- _WORK TO COMPLETE_:
Print the arousal style transfer notebook below in full, reproducing every line without any change.
# START OF SUPPLIED TEXT
## Arousal style transfer code demo
This notebook provides demonstration on performing arousal style transfer
The pre-trained model used here is trained on single bar segments (3-6 seconds).

### Installing dependencies

In [None]:
# Install dependencies for new version of Magenta
!pip install torch
!pip install tensorflow==1.15.0
!pip install sklearn, numpy, matplotlib
!pip install pretty_midi
!pip install pypianoroll
!pip install music21
!pip install pygtrie
!pip install tensor2tensor
!pip install pyfluidsynth

In [None]:
# Clone fork of gudgud96 for Magenta
!git clone https://github.com/gudgud96/magenta.git

# Setup Magenta environment
!cd magenta
!pip install -e .
# END OF SUPPLIED TEXT
# START OF INFORMATION GIVEN
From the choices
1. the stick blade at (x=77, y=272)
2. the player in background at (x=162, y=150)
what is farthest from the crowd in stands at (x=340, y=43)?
# END OF INFORMATION GIVEN
# START OF INFORMATION GIVEN
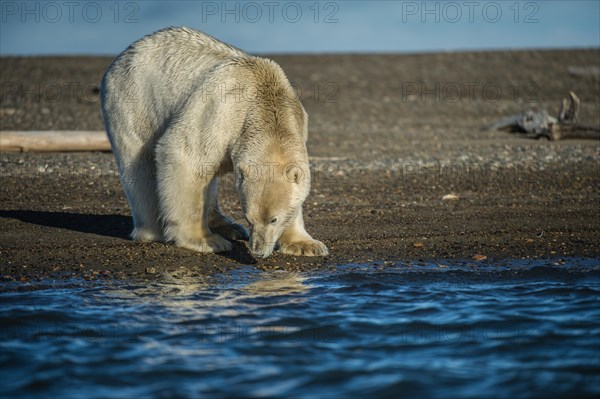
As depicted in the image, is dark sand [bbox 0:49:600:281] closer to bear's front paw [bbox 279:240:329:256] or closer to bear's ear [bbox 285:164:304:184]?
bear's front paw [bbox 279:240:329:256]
# END OF INFORMATION GIVEN
- _OUTPUT OF THE EXERCISE_:
## Arousal style transfer code demo
This notebook provides demonstration on performing arousal style transfer
The pre-trained model used here is trained on single bar segments (3-6 seconds).

### Installing dependencies

In [None]:
# Install dependencies for new version of Magenta
!pip install torch
!pip install tensorflow==1.15.0
!pip install sklearn, numpy, matplotlib
!pip install pretty_midi
!pip install pypianoroll
!pip install music21
!pip install pygtrie
!pip install tensor2tensor
!pip install pyfluidsynth

In [None]:
# Clone fork of gudgud96 for Magenta
!git clone https://github.com/gudgud96/magenta.git

# Setup Magenta environment
!cd magenta
!pip install -e .